Saved entries:
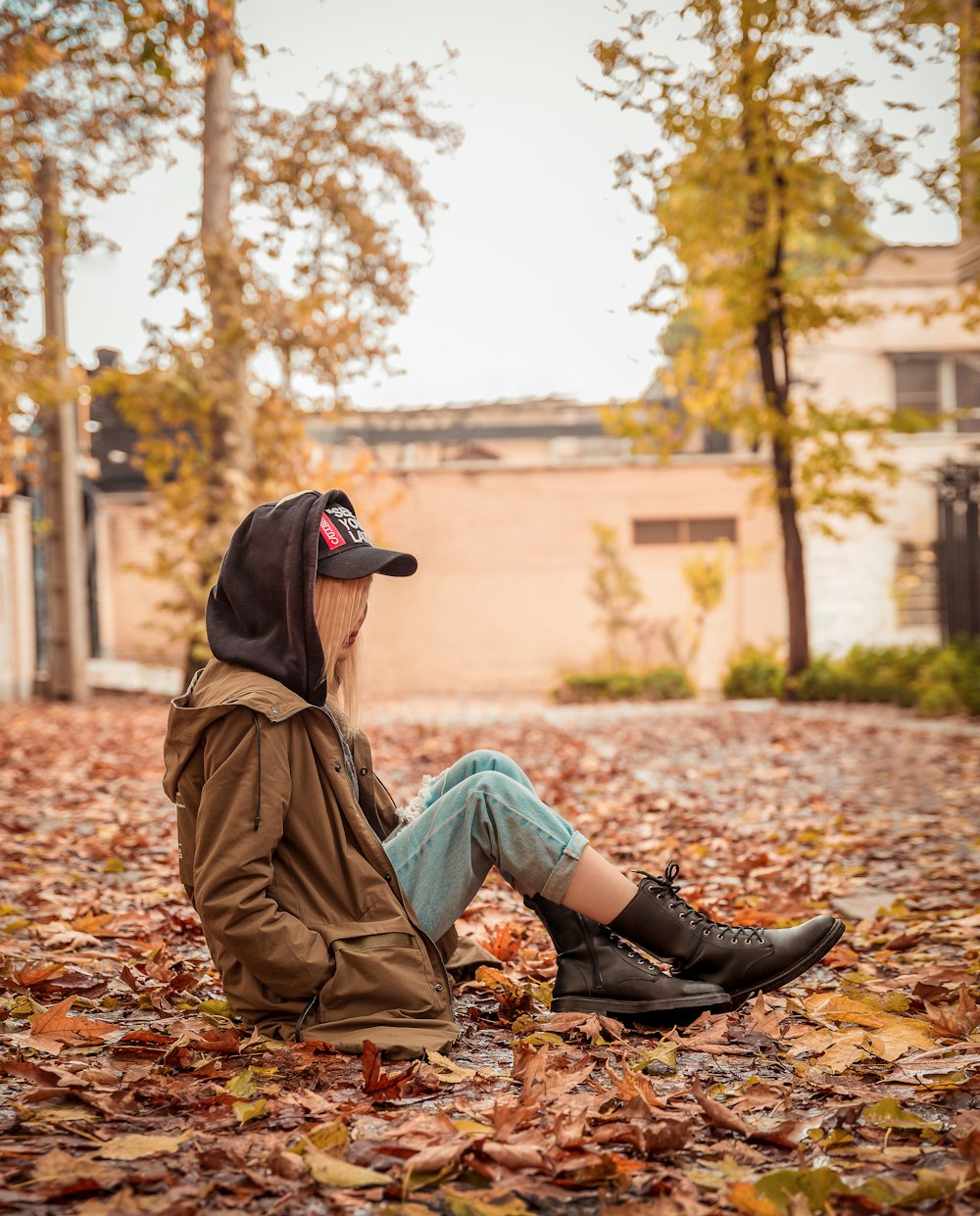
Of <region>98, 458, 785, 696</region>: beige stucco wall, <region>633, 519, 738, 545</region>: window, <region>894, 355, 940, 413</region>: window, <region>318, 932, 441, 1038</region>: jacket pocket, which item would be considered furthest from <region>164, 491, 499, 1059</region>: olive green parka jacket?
<region>894, 355, 940, 413</region>: window

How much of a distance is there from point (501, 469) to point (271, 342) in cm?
878

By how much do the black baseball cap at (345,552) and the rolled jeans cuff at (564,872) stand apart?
78 cm

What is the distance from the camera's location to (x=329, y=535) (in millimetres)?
2736

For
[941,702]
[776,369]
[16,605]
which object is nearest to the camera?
[941,702]

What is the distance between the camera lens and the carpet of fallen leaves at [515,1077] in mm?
1970

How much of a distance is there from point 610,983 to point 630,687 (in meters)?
14.4

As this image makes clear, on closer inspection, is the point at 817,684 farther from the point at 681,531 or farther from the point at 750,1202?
the point at 750,1202

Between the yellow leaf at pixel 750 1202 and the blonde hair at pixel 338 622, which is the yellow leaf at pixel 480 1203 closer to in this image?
the yellow leaf at pixel 750 1202

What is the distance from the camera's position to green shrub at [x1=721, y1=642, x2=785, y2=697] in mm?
15844

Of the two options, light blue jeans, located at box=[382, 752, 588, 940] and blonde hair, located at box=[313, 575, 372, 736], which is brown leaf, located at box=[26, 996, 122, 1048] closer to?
light blue jeans, located at box=[382, 752, 588, 940]

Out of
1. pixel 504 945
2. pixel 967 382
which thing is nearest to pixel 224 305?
pixel 504 945

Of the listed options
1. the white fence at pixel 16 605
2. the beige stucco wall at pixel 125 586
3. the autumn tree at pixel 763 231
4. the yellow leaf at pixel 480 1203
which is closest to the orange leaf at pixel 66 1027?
the yellow leaf at pixel 480 1203

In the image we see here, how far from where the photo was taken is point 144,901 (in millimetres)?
4445

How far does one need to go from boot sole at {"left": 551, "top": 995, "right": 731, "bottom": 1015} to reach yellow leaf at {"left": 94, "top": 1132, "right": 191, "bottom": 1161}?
1.06 metres
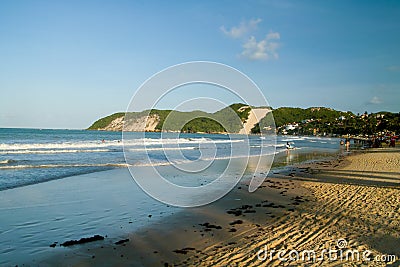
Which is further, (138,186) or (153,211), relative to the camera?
(138,186)

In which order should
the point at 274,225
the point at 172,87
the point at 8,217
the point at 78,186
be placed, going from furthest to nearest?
the point at 78,186, the point at 172,87, the point at 8,217, the point at 274,225

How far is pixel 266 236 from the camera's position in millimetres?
6652

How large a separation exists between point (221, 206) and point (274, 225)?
2.77 metres

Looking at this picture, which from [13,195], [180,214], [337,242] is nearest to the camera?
[337,242]

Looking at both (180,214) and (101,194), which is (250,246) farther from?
(101,194)

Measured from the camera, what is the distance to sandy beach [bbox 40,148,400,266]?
540cm

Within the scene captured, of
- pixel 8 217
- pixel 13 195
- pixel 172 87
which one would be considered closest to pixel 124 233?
pixel 8 217

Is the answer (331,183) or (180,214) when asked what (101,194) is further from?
(331,183)

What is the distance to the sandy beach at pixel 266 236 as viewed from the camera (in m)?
5.40

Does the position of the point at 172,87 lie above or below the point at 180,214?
above

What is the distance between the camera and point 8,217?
816cm

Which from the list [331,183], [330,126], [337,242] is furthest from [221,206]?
[330,126]

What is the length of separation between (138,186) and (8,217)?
19.4ft

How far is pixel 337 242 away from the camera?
6035 millimetres
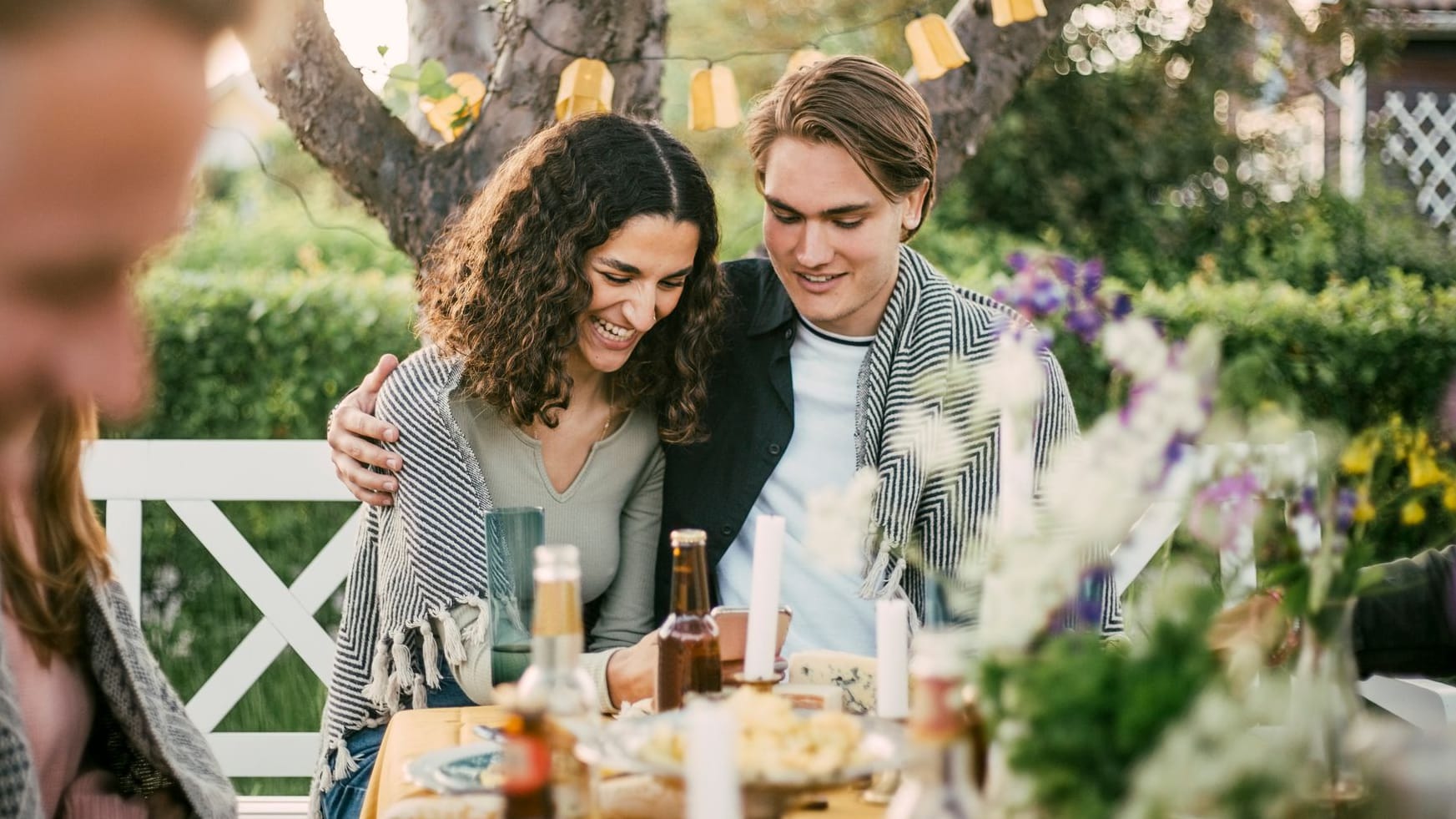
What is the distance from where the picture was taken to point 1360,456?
4.11ft

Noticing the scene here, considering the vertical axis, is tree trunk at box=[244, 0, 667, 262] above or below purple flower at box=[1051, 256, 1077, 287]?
above

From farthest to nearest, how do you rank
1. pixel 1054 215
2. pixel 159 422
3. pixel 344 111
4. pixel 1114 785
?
pixel 1054 215 → pixel 159 422 → pixel 344 111 → pixel 1114 785

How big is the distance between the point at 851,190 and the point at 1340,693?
4.85 ft

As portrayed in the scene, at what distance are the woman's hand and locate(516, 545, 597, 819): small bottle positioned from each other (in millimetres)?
573

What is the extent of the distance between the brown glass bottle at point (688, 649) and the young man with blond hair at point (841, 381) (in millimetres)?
764

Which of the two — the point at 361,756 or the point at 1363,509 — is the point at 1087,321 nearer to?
the point at 1363,509

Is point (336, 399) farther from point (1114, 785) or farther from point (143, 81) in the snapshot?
point (143, 81)

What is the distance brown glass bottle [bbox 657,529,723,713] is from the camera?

**Exercise task:**
Copy out all of the records above word for word, omitting the pictures.

**Response to this exercise:**
Of <region>98, 458, 785, 696</region>: beige stucco wall, <region>633, 519, 738, 545</region>: window, <region>894, 355, 940, 413</region>: window, <region>318, 932, 441, 1038</region>: jacket pocket, which item would be considered furthest from <region>164, 491, 499, 1059</region>: olive green parka jacket?
<region>894, 355, 940, 413</region>: window

How much of a distance is there from point (501, 469) to point (271, 342) in cm?
878

By how much do the black baseball cap at (345,552) and the rolled jeans cuff at (564,872) stand apart?
78 cm

What is the distance from the camera's location to (x=329, y=535) (in millimetres)?
2736

For
[941,702]
[776,369]
[16,605]
which object is nearest to the camera?
[941,702]

What is the distance between the camera lens and the carpet of fallen leaves at [515,1077] in mm?
1970

How much of a distance is there from point 610,983 to point 630,687 (in meters)?
14.4

As this image makes clear, on closer inspection, is the point at 817,684 farther from the point at 681,531 or farther from the point at 750,1202?
the point at 750,1202

Between the yellow leaf at pixel 750 1202 and the blonde hair at pixel 338 622, which is the yellow leaf at pixel 480 1203 closer to in this image?
the yellow leaf at pixel 750 1202

What is the distance from the camera's position to green shrub at [x1=721, y1=642, x2=785, y2=697] in mm?
15844

Of the two options, light blue jeans, located at box=[382, 752, 588, 940] and blonde hair, located at box=[313, 575, 372, 736], which is brown leaf, located at box=[26, 996, 122, 1048] closer to?
light blue jeans, located at box=[382, 752, 588, 940]

Out of
1. pixel 504 945
2. pixel 967 382
which thing is nearest to pixel 224 305?
pixel 504 945

Of the listed options
1. the white fence at pixel 16 605
2. the beige stucco wall at pixel 125 586
3. the autumn tree at pixel 763 231
4. the yellow leaf at pixel 480 1203
which is closest to the orange leaf at pixel 66 1027?
the yellow leaf at pixel 480 1203

In the image we see here, how far from where the photo was taken is point 144,901 (in millimetres)?
4445

How far does one need to go from boot sole at {"left": 551, "top": 995, "right": 731, "bottom": 1015} to reach yellow leaf at {"left": 94, "top": 1132, "right": 191, "bottom": 1161}?
1.06 metres
Which is further, (138,186) or (153,211), relative to the camera?
(138,186)

In which order should
the point at 274,225
the point at 172,87
the point at 8,217
the point at 78,186
be placed, going from furthest to nearest?
the point at 78,186, the point at 172,87, the point at 8,217, the point at 274,225

How far is pixel 266 236 from the camera's position in millimetres?
6652

How large a separation exists between point (221, 206) and point (274, 225)?
2.77 metres

Looking at this picture, which from [13,195], [180,214], [337,242] is nearest to the camera?
[337,242]

Looking at both (180,214) and (101,194), which is (250,246) farther from?
(101,194)

Measured from the camera, what is the distance to sandy beach [bbox 40,148,400,266]?
540cm

Within the scene captured, of
- pixel 8 217
- pixel 13 195
- pixel 172 87
which one would be considered closest to pixel 124 233?
pixel 8 217

Is the answer (331,183) or (180,214) when asked what (101,194) is further from?
(331,183)

What is the distance to the sandy beach at pixel 266 236 as viewed from the camera (in m)?
5.40

Does the position of the point at 172,87 lie above or below the point at 180,214?
above

What is the distance between the camera and point 8,217?
816cm

Which from the list [331,183], [330,126], [337,242] is furthest from [221,206]?
[330,126]

What is the length of separation between (138,186) and (8,217)?
19.4ft

How far is pixel 337 242 away from the camera?
6035 millimetres
What is the distance from where the picture was taken to point 1360,456?
4.11ft

Noticing the scene here, considering the vertical axis, is tree trunk at box=[244, 0, 667, 262] above or below purple flower at box=[1051, 256, 1077, 287]?
above

From farthest to nearest, how do you rank
1. pixel 1054 215
2. pixel 159 422
3. pixel 344 111
4. pixel 1114 785
?
pixel 1054 215 → pixel 159 422 → pixel 344 111 → pixel 1114 785

How big is the distance between the point at 851,190 and the point at 1340,693?
4.85 ft

As portrayed in the scene, at what distance are the woman's hand and locate(516, 545, 597, 819): small bottle positioned from each other (in millimetres)?
573

What is the extent of the distance between the brown glass bottle at point (688, 649) and the young man with blond hair at point (841, 381) (in millimetres)?
764

Which of the two — the point at 361,756 or the point at 1363,509 — is the point at 1087,321 nearer to?
the point at 1363,509

Is point (336, 399) farther from point (1114, 785) or farther from point (143, 81) in the snapshot?
point (143, 81)

What is the distance brown glass bottle [bbox 657,529,723,713] is from the camera?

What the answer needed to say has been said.